Officials say, Rwandan troops, working with Mozambique’s army, have retaken control of a vital village near the key town of Mocimboa da Praia from Islamist extremists. The administration said it would deploy additional soldiers to assist in the battle against Islamist extremists who took control of the region last year.
“We are progressing well in Cabo Delgado province,” Colonel Ronald Rwivanga, spokesperson for the Rwanda Defense Force, told AFP by phone text.
“We have registered successes on two fronts and are closing in Mocimboa da Praia,” He went on to mention the port town that has been seized by terrorists since August 12, 2020.

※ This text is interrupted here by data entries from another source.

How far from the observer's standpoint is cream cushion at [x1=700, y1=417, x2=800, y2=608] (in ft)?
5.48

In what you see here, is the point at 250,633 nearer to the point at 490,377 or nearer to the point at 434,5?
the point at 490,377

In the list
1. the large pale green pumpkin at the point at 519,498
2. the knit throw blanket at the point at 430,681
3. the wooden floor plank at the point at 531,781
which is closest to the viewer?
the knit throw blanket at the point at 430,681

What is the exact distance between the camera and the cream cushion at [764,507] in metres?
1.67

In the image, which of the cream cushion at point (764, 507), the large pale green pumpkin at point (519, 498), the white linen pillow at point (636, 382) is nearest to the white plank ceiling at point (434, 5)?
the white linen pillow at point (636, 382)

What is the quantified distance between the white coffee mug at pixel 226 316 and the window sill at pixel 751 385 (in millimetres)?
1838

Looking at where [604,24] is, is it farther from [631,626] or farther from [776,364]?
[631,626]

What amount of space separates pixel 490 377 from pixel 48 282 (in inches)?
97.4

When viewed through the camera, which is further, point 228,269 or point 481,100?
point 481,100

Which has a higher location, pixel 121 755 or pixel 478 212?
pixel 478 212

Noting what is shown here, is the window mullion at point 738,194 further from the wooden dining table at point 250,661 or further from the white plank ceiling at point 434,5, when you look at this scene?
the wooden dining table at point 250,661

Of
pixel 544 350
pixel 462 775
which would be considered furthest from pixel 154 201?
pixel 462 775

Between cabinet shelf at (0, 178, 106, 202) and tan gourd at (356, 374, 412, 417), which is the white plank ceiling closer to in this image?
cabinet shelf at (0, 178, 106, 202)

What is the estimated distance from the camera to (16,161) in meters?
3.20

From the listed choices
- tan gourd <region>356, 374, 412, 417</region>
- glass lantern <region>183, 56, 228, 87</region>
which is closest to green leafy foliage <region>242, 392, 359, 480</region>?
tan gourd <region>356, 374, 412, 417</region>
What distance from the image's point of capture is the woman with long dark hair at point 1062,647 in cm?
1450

Military troops in Mozambique have been battling to retake control of the town of Awasse. From where the first Islamist attacks were launched in October 2017, the town has been the de facto headquarters of the IS-linked militants since last year. According to Rwandan President Paul Kagame, the rebels have left Awasse to other small villages around Mocimboa da Praia, but “we are closing in on them.”
“Solution to Africa’s problems cannot be imported and Working together is key.” The president also emphasized the need to go beyond a military approach to resolving instability in Africa.
Rwanda’s 1,000-strong force deployed on July 9, after Mozambican President Filipe Nyusi’s April visit to Kigali. Within weeks after Rwanda’s arrival, neighboring nations began deploying soldiers under the auspices of the 16-member regional grouping Southern African Development Community (SADC). On July 26, Botswana became the first SADC nation to send in troops, sending 296 soldiers.